How to complete this task
Repeat the span of the entries below that starts at the line with "Ed Reed might" and ends at the line with "Maths in the", nothing more. Skip the pictures.

Data for this exercise
#####
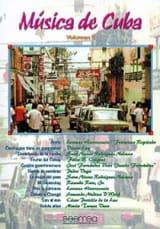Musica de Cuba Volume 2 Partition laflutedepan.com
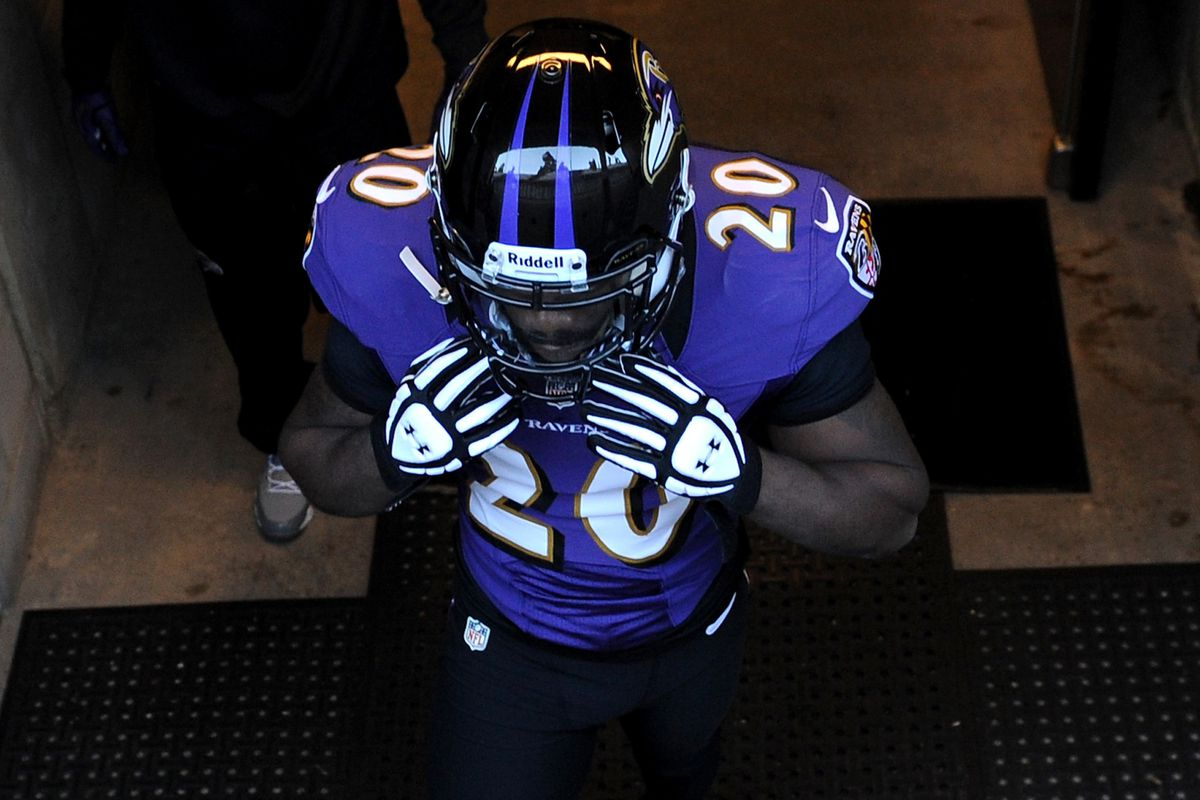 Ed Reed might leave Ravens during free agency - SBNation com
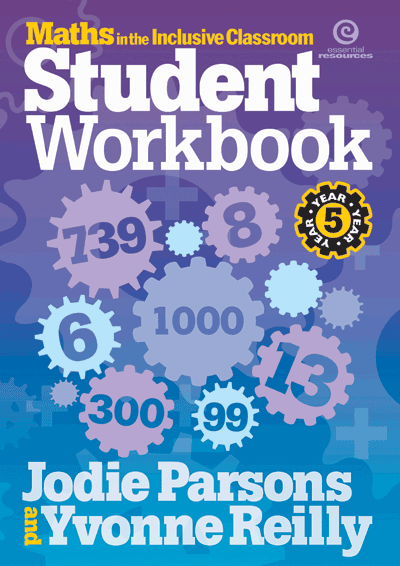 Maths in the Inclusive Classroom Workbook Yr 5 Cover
#####
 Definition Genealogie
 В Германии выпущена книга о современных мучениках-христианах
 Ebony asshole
#####
Solution below
 Ed Reed might leave Ravens during free agency - SBNation com
 Maths in the Inclusive Classroom Workbook Yr 5 Cover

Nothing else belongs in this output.